____ DATA TO PROCESS

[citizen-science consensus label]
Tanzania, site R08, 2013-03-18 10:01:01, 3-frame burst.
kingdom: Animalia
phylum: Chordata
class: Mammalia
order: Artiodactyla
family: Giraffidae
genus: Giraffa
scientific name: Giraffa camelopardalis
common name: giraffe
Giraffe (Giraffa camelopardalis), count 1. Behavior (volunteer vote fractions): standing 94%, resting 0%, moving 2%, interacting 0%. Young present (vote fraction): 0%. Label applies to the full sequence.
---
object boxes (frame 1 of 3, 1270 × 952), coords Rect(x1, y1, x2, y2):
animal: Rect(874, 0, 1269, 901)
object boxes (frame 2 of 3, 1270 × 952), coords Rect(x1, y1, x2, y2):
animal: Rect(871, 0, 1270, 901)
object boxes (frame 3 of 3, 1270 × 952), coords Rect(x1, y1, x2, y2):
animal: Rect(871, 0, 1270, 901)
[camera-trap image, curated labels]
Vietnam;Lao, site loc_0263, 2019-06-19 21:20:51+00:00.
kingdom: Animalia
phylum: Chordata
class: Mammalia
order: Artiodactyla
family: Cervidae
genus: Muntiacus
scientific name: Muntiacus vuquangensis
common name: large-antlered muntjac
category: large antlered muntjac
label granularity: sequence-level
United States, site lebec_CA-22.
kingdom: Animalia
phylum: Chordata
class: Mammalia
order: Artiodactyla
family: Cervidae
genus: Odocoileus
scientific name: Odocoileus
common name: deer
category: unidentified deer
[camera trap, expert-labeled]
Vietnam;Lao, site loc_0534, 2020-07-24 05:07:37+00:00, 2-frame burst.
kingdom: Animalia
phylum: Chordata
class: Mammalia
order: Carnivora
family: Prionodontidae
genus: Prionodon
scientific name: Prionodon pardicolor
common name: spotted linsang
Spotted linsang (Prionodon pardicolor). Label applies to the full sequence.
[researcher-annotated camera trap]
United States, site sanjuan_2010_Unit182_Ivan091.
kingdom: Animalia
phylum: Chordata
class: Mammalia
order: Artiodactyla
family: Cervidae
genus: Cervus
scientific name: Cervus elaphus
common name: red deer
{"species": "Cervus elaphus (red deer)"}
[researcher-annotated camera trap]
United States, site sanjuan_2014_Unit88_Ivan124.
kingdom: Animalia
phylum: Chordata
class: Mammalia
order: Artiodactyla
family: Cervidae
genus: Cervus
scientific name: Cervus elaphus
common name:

________

** WHAT THE EXERCISE ASKS **
Search the data above for the word "Vietnam" and show every line that has it.

** EXERCISE OUTPUT **
Vietnam;Lao, site loc_0263, 2019-06-19 21:20:51+00:00.
Vietnam;Lao, site loc_0534, 2020-07-24 05:07:37+00:00, 2-frame burst.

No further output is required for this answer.